■ WORK INSTRUCTION: All of the listing should be output exactly, apart from the pictures.

━━ SOURCE MATERIAL

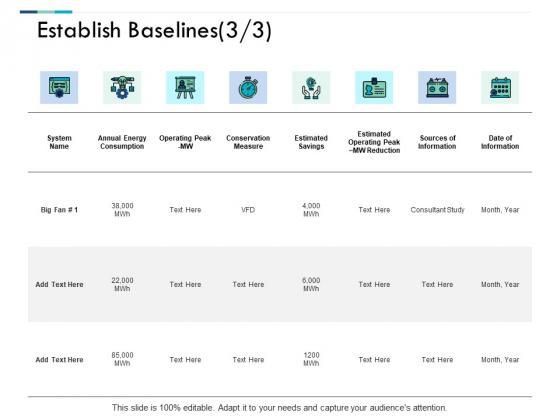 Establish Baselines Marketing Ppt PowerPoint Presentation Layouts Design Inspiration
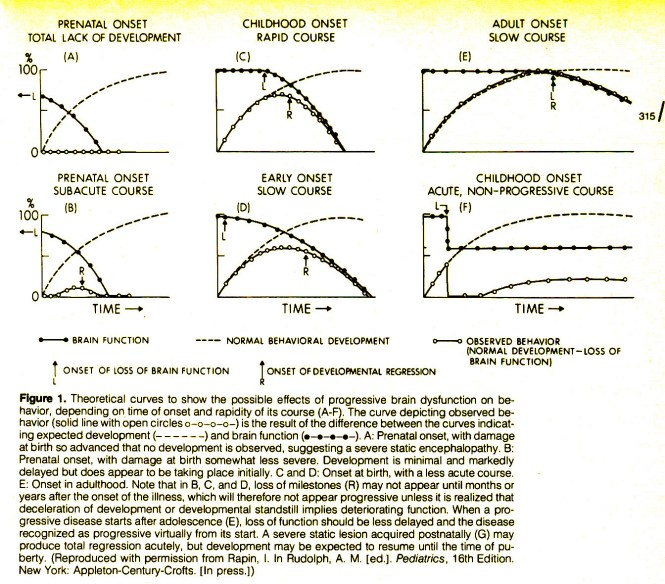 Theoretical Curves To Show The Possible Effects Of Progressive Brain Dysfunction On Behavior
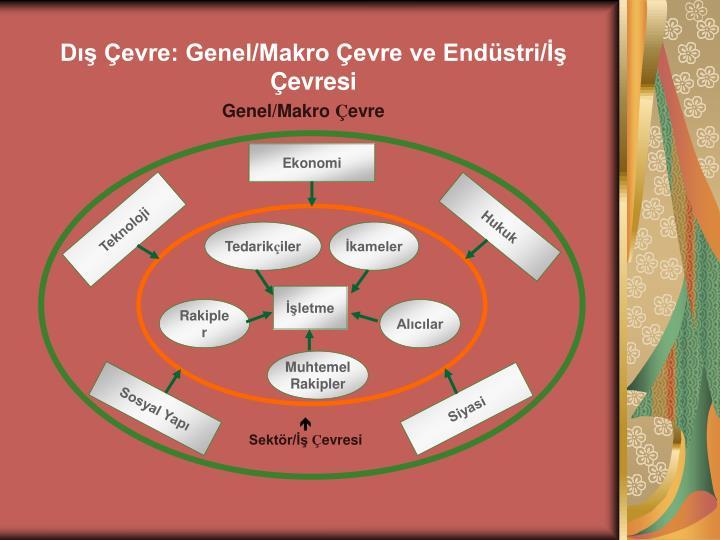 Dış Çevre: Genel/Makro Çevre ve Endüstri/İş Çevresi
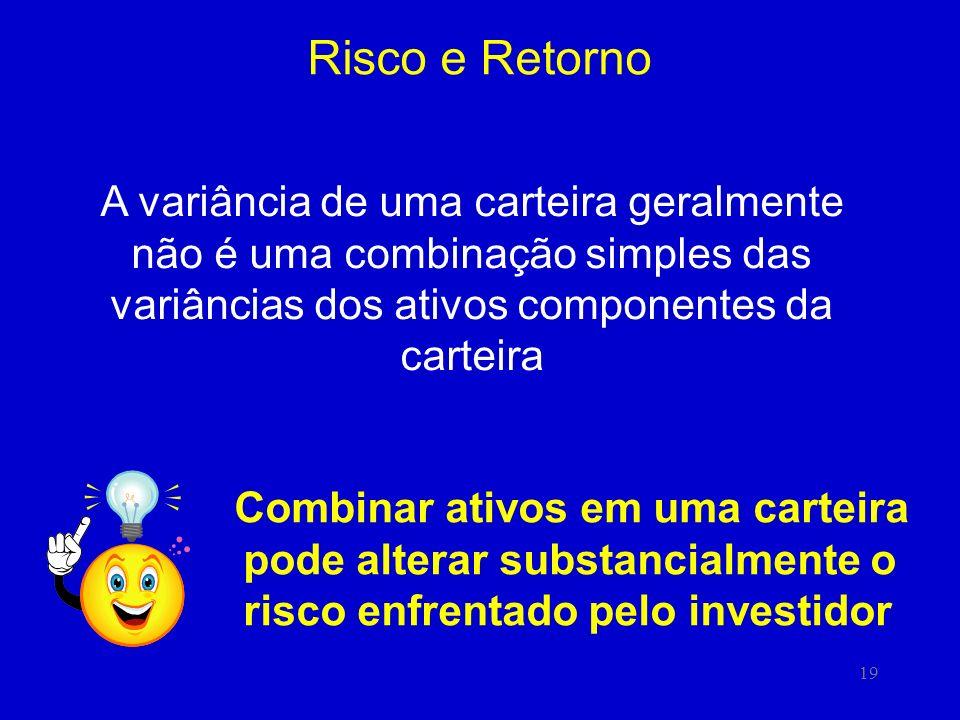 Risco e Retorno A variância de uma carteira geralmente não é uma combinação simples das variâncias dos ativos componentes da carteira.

━━━━

■ REPLY TO THE EXERCISE:
 Establish Baselines Marketing Ppt PowerPoint Presentation Layouts Design Inspiration
 Theoretical Curves To Show The Possible Effects Of Progressive Brain Dysfunction On Behavior
 Dış Çevre: Genel/Makro Çevre ve Endüstri/İş Çevresi
 Risco e Retorno A variância de uma carteira geralmente não é uma combinação simples das variâncias dos ativos componentes da carteira.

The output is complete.